James Robert Knox (2 March 1914 – 26 June 1983), an Australian Roman Catholic cardinal, was President of the Pontifical Council for the Family, between 1981 and 1983; a Prefect of the Congregation for Divine Worship and the Discipline of the Sacraments, between 1974 and 1983; and the fifth Archbishop of Melbourne, serving between 1967 and 1974.

Early years[edit]

Knox was born in Bayswater, Western Australia. He was a son of Irish–born John Knox and his wife Alice Emily, née Walsh. Attending Catholic schools in Perth, Knox applied to the Archdiocese to study for the priesthood, but there was rejected because it was cheaper to recruit and educate priests in Ireland. He successfully applied to become a priest at the Benedictine Territorial Abbey of New Norcia, and completed his secondary schooling at St Ildephonsus' College, before entering the seminary in 1936. By September that same year, he transferred to the Pontifical Urbanian Athenaeum in Rome.[2]

Ordained priest on 22 December 1941,[1] he pursued postgraduate studies, obtaining doctorates in theology (1944) and canon law (1949). Unable to return to Australia during World War II, he had been assigned to Propaganda College staff, becoming a vice-rector in 1945. He served as a staff member of the Vatican Secretariat of State from 1948 until 1950. He was also a staff member of Vatican Radio for a year between 1949 and 1950 and appointed to the rank of monsignor on 22 July 1950. He was Secretary to the Apostolic Delegate in Japan from 1950 until 1953.

Episcopate[edit]

Pius XII appointed him Titular Archbishop of Melitene and Apostolic Delegate in British Africa on 20 July 1953. He was consecrated in November of that year in Rome by Cardinal Celso Costantini. He was Internuncio in India and Apostolic Delegate in Burma and Ceylon from 1957 where he was involved with the expansion of Mother Teresa's Missionaries of Charity. Knox attended the Second Vatican Council in Rome.[2]

On 13 April 1967, with no direct pastoral experience,[2] Knox was appointed as the fifth Archbishop of Melbourne.[1] Following decrees of the Second Vatican Council, in 1970 Knox approved the extension of St Patrick's Cathedral's sanctuary into the transept crossing to provide the space required for the reformed liturgical rites. The new sanctuary worked admirably for the many ceremonies of the 40th International Eucharistic Congress held in Melbourne in February 1973. Knox reorganised the structure of the archdiocese, establishing four regions headed by auxiliary bishops, the creation of 12 archdiocesan departments headed by episcopal vicars as well as the establishment of a Senate of Priests and other advisory bodies. During his episcopacy as archbishop, Knox was also instrumental in the creation of the Melbourne College of Divinity and later, some of the constituent parts which became the Australian Catholic University.[2][3]

Cardinal[edit]

On 5 March 1973 Paul VI named Knox Cardinal-Priest of Santa Maria in Vallicella.[1] In early 1974, Knox was appointed Prefect of both the Congregations for the Divine Worship and the Discipline of the Sacraments and took up his appointment in March of that year in Rome. On 1 July 1974 his resignation of the pastoral episcopacy of Melbourne was accepted. By 1975 Knox had merged both congregations. He was appointed in 1973 as President of the Permanent Committee for International Eucharistic Congresses.[2] In 1978, he took part in the August and October conclaves which elected both John Paul I and John Paul II respectively. In 1981 John Paul II appointed Knox as the inaugural President of the reconstituted Pontifical Council for the Family, replacing the Pontifical Committee for the Family.[2]

In 1982 his health declined and in May 1983 he became seriously ill with a circulatory problem. He died, aged 69, on 26 June that year in Rome and was buried in the crypt of St Patrick's Cathedral, Melbourne. A 1974 portrait of Knox by Melbourne artist Paul Fitzgerald is held by the cathedral.[2]

References[edit]

  1. ^ a b c d e f g h "James Robert Cardinal Knox". The Hierarchy of the Catholic Church. 8 April 2012. Retrieved 24 April 2012.

• • •

_Tasks for this exercise_
1. Decide whether each statement agrees with the Knox biography, answering yes or no and quoting the words from it that settle the matter: (a) Knox was born in Perth. (b) Knox was consecrated in Rome by Cardinal Celso Costantini. (c) In 1978 Knox took part in only one conclave.
2. According to the Knox biography, why did the Archdiocese reject Knox when he applied to study for the priesthood?
3. Carry on writing the Knox biography from the point at which it stops.

_Stored data_

• • •

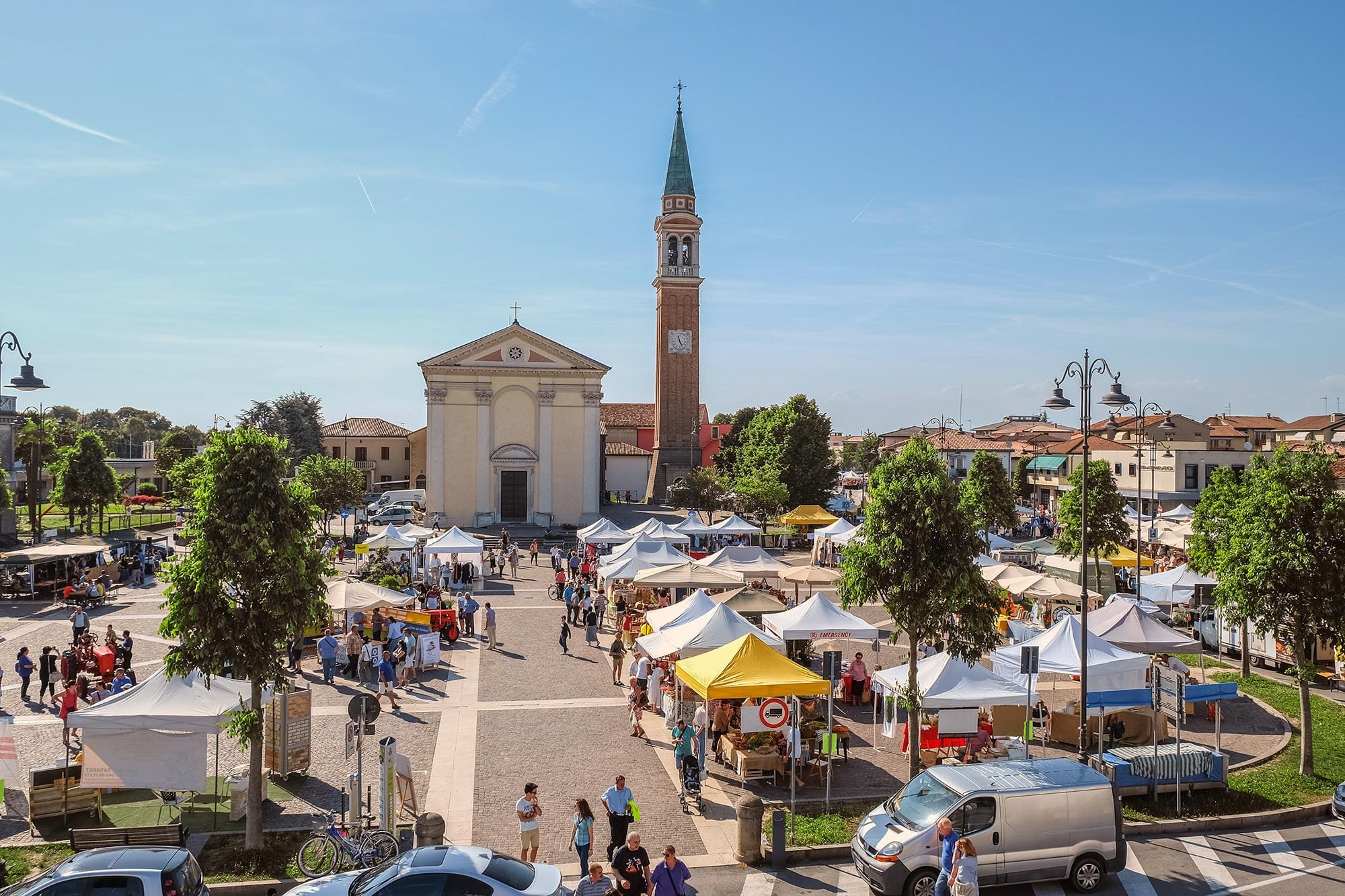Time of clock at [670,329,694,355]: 4:57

• • •

_Answers by task_
1.
(a) No: "Knox was born in Bayswater, Western Australia."
(b) Yes: "He was consecrated in November of that year in Rome by Cardinal Celso Costantini."
(c) No: "In 1978, he took part in the August and October conclaves which elected both John Paul I and John Paul II respectively."

2. It was cheaper to recruit and educate priests in Ireland.

3.
  2. ^ a b c d e f g Waters, Ian B. "Knox, James Robert (1914–1983)". Australian Dictionary of Biography. National Centre of Biography, Australian National University. Retrieved 25 April 2012. 
  3. ^ Pell, Cardinal Geroge (August 2004). "Catholic education: triumph over adversity". AD2000 17 (7): 10. 
Catholic Church titles
Preceded by
Justin Simonds
5th Archbishop of Melbourne
13 April 1967 – 1 July 1974
Succeeded by
Frank Little
Preceded by
Paolo Giobbe
Cardinal–Priest of Santa Maria in Vallicella
5 March 1973 – 26 June 1983
Succeeded by
Edward Clancy
Preceded by
Martin Lucas
Apostolic Internuncio to India
14 Feb 1957 - 13 Apr 1967
Succeeded by
Giuseppe Caprio
Preceded by
Antonio Samoré
(as Prefect of the Sacred Congregation for the Discipline of the Sacraments)
Prefect of the Congregation for Divine Worship and the Discipline of the Sacraments
Congregatio de Cultu Divino et Disciplina Sacramentorum

1 August 1975 – 4 August 1981
Succeeded by
Giuseppe Casoria
Preceded by
Opilio Rossi
(as President of the Pontifical Committee for the Family)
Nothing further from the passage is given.